Translate

terça-feira, 12 de abril de 2016

“O Povo Brasileiro: A formação e o sentido do Brasil”

Darcy Ribeiro foi Ministro da Educação do Brasil e realizou profundas reformas que o levou a ser convidado a participar de reformas universitárias no Chile, Peru, Venezuela, México e Uruguai, depois de deixar o Brasil devido ao golpe militar de 1964. Notabilizou-se fundamentalmente por trabalhos desenvolvidos nas áreas de educação, sociologia e antropologia. Como ministro da Educação durante Regime Parlamentarista do Governo do presidente João Goulart (18 de setembro de 1962 a 24 de janeiro de 1963) e chefe da Casa Civil entre 18 de junho de 1963 e 31 de março de 1964, desenvolveu diversos estudos e projetos.

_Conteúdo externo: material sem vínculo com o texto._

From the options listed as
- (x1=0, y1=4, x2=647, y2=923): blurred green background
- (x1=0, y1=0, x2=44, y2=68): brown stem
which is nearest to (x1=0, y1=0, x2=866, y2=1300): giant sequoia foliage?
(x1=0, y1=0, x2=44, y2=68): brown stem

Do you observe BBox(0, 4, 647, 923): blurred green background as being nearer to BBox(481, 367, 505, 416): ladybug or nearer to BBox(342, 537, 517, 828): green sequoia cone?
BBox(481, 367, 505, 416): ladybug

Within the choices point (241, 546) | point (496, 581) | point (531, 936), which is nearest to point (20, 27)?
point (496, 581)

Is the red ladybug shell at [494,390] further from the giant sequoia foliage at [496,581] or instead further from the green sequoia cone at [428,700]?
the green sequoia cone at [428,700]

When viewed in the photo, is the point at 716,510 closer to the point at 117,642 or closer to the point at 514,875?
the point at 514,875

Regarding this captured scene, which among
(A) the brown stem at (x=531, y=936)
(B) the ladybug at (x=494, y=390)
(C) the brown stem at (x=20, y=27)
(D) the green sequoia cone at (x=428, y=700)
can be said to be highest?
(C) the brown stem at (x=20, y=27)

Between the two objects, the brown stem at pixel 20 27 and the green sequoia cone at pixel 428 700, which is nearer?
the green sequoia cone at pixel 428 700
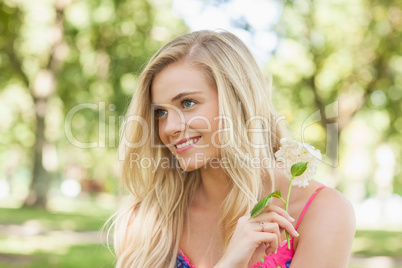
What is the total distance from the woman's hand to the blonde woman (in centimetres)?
31

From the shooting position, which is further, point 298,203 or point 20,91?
point 20,91

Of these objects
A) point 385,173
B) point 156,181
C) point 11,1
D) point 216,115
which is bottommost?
point 385,173

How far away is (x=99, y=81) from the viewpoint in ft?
65.1

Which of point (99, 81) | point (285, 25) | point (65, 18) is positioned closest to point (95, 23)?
point (65, 18)

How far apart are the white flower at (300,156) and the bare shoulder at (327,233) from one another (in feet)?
2.15

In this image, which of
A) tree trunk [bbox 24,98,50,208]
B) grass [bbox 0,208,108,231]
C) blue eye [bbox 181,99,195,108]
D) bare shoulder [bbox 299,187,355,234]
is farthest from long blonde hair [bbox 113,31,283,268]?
tree trunk [bbox 24,98,50,208]

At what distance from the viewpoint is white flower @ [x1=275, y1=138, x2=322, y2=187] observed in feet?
5.95

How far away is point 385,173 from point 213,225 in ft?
90.6

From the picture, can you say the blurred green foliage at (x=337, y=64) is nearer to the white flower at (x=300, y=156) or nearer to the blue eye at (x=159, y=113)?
the blue eye at (x=159, y=113)

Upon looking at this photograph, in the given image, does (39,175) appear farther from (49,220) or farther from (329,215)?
(329,215)

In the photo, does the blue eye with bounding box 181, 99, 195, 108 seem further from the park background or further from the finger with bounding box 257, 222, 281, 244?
the park background

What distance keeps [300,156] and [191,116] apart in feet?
3.11

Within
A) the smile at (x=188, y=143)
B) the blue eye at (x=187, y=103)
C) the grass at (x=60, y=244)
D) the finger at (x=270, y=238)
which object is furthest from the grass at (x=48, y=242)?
the finger at (x=270, y=238)

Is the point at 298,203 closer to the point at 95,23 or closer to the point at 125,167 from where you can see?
the point at 125,167
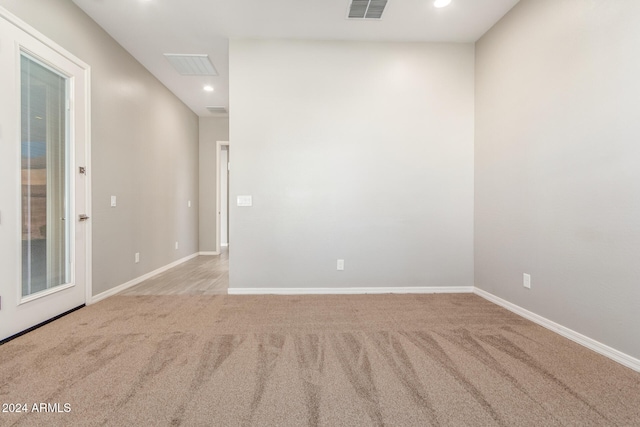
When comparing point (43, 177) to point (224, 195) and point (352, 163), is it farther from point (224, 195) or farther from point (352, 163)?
point (224, 195)

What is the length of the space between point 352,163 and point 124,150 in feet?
9.33

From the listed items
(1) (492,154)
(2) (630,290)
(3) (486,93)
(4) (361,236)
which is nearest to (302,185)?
(4) (361,236)

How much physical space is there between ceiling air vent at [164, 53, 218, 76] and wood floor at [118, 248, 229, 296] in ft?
9.78

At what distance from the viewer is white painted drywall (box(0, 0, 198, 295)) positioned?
2.80 meters

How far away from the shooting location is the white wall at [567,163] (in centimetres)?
186

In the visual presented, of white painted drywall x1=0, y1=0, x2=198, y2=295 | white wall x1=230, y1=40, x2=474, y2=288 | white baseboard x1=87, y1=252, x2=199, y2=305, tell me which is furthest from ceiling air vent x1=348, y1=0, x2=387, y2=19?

Durante a ditadura militar brasileira, como muitos outros intelectuais brasileiros, teve seus direitos políticos cassados e foi obrigado a se exilar, vivendo  durante alguns anos no Uruguai.

É de sua verve de pesquisador e historiador o livro “O Povo Brasileiro: A formação e o sentido do Brasil” onde entre outras culturas do vasto Brasil, mostra o início da civilização nordestina, trazendo para nós a figura do sertanejo arcaico, “caracterizado por sua religiosidade singela tendente ao messianismo fanático e por seu carrancismo de hábitos, por seu laconismo e rusticidade, por sua predisposição ao sacrifício e à violência. E, ainda, pelas qualidades morais características das formações pastoris do mundo inteiro, como o culto da honra pessoal, o brio e a fidelidade a suas chefaturas.”

Esses traços peculiares ensejaram muitas vezes o desenvolvimento de formas de conduta “que envolveram enormes multidões, criando problemas sociais da maior gravidade. Suas duas formas principais de expressão foram o cangaço e o fanatismo religioso, desencadeados ambos pelas condições de penúria que suporta o sertanejo, mas conformadas pelas singularidades do seu mundo cultural.”

Darcy Ribeiro coloca que até meados da década de 1930, “quando se acelerou a construção de estradas através do mediterrâneo sertanejo, operava, como forma de revolta típica da região, o cangaço.” E diz que foi uma “forma de banditismo típica do sertão pastoril, estruturando-se em bandos de jagunços vestidos como vaqueiros, bem armados, que percorreram as estradas do sertão em cavalgadas, como ondas de violência justiceira.”

Em seu estudo de características, diz que “cada integrante do bando tinha sua própria justificativa moral para aliciar-se no cangaço. Um, para vingar uma ofensa à sua honra pessoal ou familiar; outro, para fazer justiça com as próprias mãos, em razão de agravos sofridos de um potentado local; todos fazendo do banditismo uma expressão de revolta sertaneja contra as injustiças do mundo.
Resultaram, por vezes, na eclosão de um tipo particular de heroísmo selvagem que conduziu a extremos de ferocidade.”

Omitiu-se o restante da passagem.